-- start RECORDED DATA --

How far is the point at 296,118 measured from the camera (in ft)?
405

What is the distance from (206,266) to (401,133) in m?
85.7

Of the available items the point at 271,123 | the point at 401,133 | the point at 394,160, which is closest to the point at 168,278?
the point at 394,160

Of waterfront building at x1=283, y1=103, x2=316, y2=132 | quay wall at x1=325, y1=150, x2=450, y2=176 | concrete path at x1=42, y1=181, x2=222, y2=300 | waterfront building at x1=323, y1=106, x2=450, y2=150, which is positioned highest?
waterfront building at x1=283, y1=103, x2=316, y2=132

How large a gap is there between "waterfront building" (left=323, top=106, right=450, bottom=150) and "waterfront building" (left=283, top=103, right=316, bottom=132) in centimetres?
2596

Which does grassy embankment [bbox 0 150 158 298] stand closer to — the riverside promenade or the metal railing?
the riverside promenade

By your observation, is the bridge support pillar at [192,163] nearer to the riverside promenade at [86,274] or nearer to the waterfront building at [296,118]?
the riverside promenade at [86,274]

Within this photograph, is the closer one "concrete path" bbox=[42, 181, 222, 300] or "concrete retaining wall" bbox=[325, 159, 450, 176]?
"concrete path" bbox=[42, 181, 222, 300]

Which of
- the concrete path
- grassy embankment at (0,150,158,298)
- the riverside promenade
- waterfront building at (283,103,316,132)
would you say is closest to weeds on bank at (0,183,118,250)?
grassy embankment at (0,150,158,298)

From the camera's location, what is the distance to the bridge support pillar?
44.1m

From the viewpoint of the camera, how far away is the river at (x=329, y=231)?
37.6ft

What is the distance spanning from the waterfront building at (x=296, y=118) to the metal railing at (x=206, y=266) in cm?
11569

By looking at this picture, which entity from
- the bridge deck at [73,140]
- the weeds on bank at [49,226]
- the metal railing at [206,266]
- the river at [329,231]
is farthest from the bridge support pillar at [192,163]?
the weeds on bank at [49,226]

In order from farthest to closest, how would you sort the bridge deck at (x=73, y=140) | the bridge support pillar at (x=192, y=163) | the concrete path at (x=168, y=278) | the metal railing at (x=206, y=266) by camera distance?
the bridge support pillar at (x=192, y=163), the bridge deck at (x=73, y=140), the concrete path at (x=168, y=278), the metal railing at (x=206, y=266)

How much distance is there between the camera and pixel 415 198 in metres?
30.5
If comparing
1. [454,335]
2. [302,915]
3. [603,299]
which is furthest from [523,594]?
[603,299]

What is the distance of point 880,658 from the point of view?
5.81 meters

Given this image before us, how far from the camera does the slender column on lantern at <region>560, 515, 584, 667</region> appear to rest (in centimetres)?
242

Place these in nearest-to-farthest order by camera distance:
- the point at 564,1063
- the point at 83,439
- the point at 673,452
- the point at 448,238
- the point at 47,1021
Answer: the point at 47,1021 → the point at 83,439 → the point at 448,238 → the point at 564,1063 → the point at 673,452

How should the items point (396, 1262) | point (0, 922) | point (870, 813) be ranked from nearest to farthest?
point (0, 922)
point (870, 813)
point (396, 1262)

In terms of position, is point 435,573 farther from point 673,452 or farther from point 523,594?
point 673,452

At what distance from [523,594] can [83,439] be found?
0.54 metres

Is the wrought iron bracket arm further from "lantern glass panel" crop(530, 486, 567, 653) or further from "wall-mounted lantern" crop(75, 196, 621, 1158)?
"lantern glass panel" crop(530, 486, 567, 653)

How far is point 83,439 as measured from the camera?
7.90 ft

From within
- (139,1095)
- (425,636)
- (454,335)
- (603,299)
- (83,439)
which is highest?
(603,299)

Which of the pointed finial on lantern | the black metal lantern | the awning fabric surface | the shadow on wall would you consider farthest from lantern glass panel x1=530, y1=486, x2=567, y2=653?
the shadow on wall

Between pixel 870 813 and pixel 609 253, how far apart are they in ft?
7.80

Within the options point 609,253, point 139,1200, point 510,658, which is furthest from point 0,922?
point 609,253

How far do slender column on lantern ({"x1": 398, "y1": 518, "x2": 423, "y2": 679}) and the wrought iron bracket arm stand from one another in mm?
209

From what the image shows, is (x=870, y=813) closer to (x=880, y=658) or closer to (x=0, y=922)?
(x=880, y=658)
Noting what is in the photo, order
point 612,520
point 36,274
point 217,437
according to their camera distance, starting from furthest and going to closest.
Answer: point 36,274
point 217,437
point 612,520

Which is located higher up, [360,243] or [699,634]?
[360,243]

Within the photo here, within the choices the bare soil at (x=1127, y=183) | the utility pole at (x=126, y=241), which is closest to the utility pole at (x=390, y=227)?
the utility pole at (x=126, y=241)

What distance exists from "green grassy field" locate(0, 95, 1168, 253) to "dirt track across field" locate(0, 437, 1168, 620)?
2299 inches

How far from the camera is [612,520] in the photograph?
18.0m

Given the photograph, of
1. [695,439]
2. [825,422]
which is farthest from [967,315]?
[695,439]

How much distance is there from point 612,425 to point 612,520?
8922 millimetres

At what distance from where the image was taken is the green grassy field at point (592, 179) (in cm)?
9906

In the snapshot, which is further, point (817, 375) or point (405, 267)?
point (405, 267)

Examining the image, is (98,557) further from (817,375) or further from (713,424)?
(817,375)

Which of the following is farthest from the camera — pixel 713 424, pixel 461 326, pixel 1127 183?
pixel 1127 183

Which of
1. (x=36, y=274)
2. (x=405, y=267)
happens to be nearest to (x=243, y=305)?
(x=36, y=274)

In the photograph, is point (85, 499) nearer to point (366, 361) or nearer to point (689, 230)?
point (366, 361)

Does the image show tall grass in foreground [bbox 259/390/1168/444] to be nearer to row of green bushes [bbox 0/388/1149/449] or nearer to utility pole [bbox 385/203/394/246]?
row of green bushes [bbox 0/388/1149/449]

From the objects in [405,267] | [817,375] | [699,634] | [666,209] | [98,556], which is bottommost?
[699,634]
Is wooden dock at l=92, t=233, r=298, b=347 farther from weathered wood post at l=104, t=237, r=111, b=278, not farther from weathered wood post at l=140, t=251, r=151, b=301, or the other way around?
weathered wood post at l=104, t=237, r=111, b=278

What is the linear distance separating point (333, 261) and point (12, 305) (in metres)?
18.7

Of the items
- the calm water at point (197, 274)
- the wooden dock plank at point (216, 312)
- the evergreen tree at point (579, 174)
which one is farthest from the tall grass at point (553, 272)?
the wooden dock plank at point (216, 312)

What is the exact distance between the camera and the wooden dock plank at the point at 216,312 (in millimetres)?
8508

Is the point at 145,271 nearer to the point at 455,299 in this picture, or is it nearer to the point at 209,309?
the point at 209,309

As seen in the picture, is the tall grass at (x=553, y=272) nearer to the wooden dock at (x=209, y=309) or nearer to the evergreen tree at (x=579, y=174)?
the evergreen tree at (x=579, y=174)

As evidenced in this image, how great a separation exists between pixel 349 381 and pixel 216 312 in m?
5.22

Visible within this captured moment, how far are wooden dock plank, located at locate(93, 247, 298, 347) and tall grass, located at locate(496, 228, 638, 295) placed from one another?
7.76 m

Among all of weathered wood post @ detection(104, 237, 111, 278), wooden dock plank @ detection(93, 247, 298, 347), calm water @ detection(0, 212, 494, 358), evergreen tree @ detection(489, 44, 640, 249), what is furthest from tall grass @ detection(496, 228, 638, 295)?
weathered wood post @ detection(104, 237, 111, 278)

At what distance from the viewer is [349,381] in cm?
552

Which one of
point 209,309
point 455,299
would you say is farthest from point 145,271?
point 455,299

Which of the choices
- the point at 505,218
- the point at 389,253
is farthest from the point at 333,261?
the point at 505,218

-- end RECORDED DATA --

» WORK REQUIRED:
Print exactly the lines above, starting at the line that contains "Among all of" and ending with the last line of the records, both included.

» RIGHT ANSWER:
Among all of weathered wood post @ detection(104, 237, 111, 278), wooden dock plank @ detection(93, 247, 298, 347), calm water @ detection(0, 212, 494, 358), evergreen tree @ detection(489, 44, 640, 249), what is furthest from tall grass @ detection(496, 228, 638, 295)?
weathered wood post @ detection(104, 237, 111, 278)

At what distance from the viewer is [349,381] in cm?
552

Which one of
point 209,309
point 455,299
would you say is farthest from point 145,271?
point 455,299

Which of the choices
- the point at 505,218
- the point at 389,253
is farthest from the point at 333,261?
the point at 505,218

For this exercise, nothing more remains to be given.